─── SOURCE DOCUMENT
In [49]:
import pandas as pd
import numpy as np


In [55]:
import pandas as pd
from sklearn.feature_extraction.text import TfidfVectorizer
from sklearn.metrics.pairwise import cosine_similarity

# Load your Excel file
df = pd.read_excel("kaggle-prenew.xlsx")

# Convert dataset names to string to avoid errors
df['Dataset_name'] = df['Dataset_name'].astype(str)

# Vectorize using TF-IDF
tfidf_vectorizer = TfidfVectorizer(stop_words='english')
tfidf_matrix = tfidf_vectorizer.fit_transform(df['Dataset_name'])

# Compute similarity
cosine_sim_matrix = cosine_similarity(tfidf_matrix, tfidf_matrix)

# Create name to index mapping
name_to_index = pd.Series(df.index, index=df['Dataset_name']).drop_duplicates()
──────
_YOUR TASK:_
Write the code that comes next in the dataset-name similarity notebook above, starting after its final line.
─── DATA EXCERPT
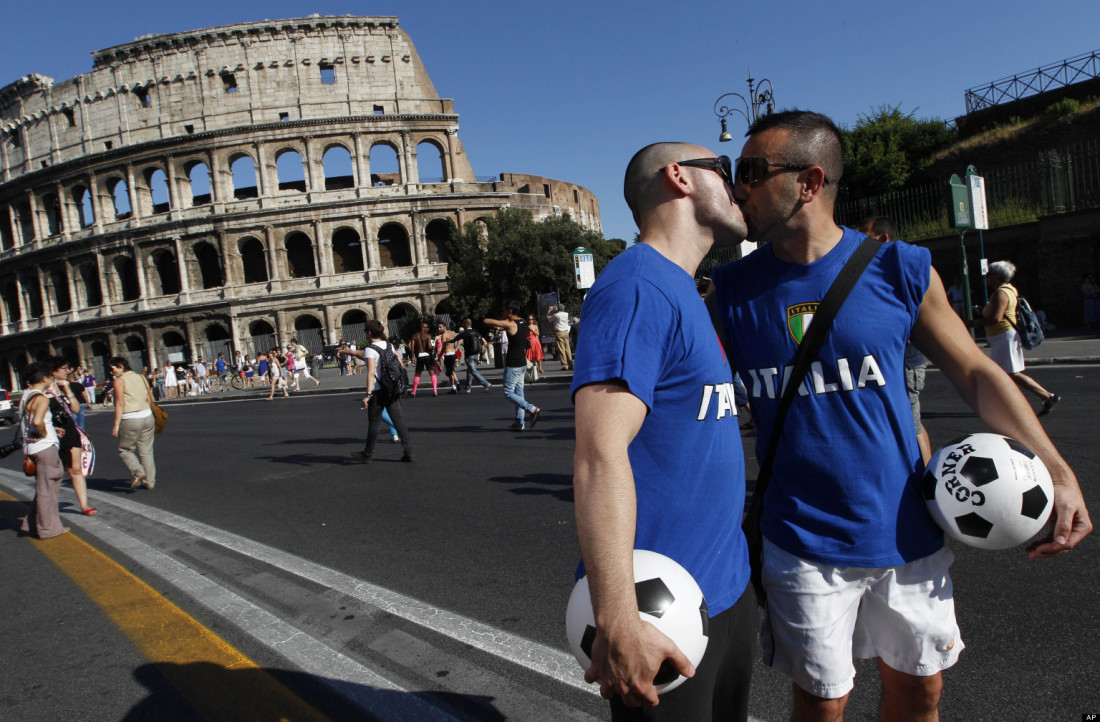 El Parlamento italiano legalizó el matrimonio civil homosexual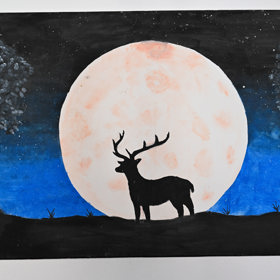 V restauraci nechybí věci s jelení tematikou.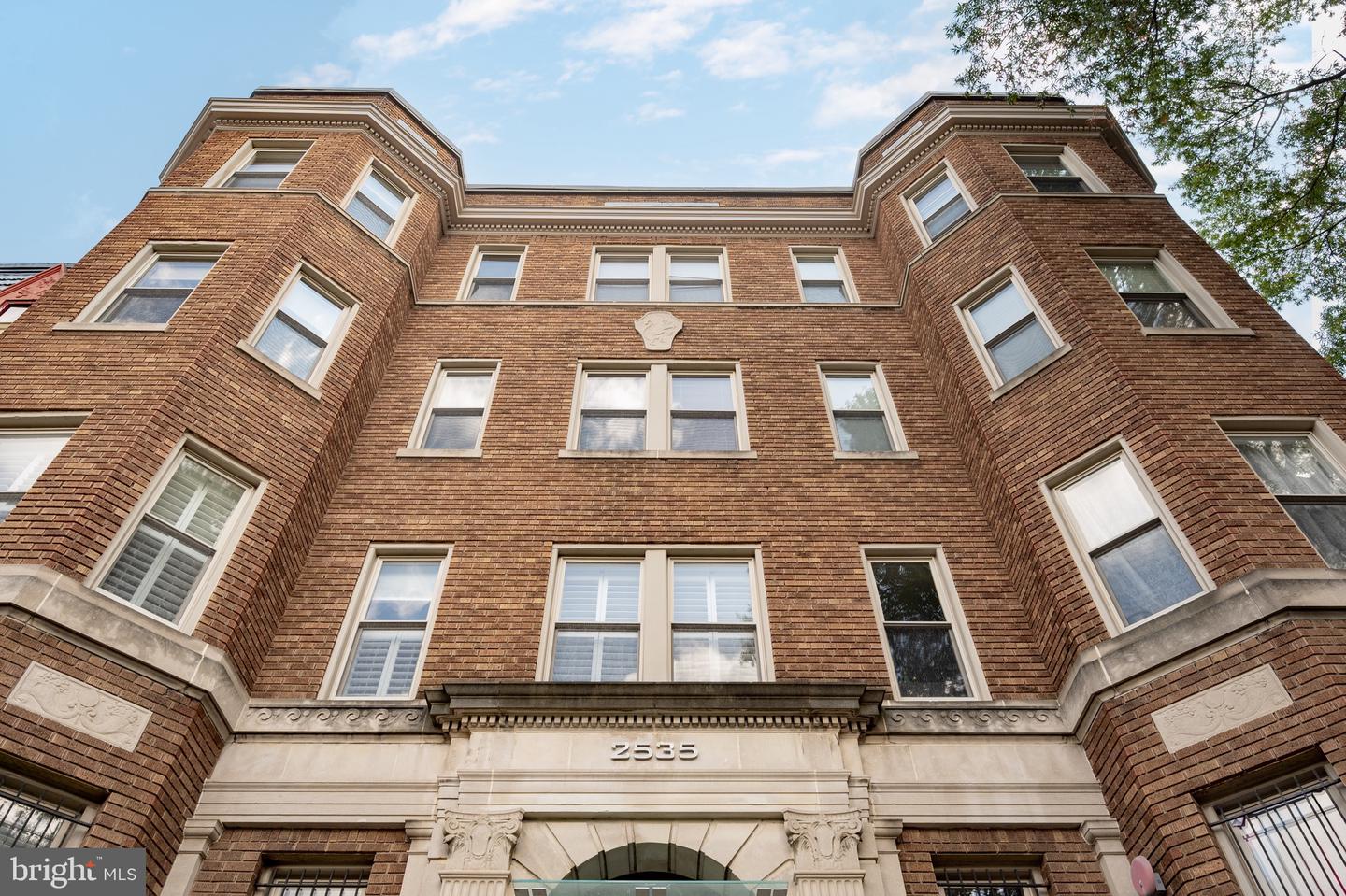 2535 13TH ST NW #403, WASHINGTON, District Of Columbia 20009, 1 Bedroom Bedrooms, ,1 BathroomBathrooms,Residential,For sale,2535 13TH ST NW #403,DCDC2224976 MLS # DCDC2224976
──────
_RESULT BELOW:_
# Function to recommend similar datasets
def recommend_similar_datasets(title, num_results=5):
    if title not in name_to_index:
        return f"❌ Dataset '{title}' not found."
    
    idx = name_to_index[title]
    sim_scores = list(enumerate(cosine_sim_matrix[idx]))
    sim_scores = sorted(sim_scores, key=lambda x: x[1], reverse=True)[1:num_results+1]
    dataset_indices = [i[0] for i in sim_scores]
    
    return df[['Dataset_name', 'Dataset_link']].iloc[dataset_indices].reset_index(drop=True)

# Example usage
recommendations = recommend_similar_datasets("Hotel Reservations Dataset", 5)
print(recommendations)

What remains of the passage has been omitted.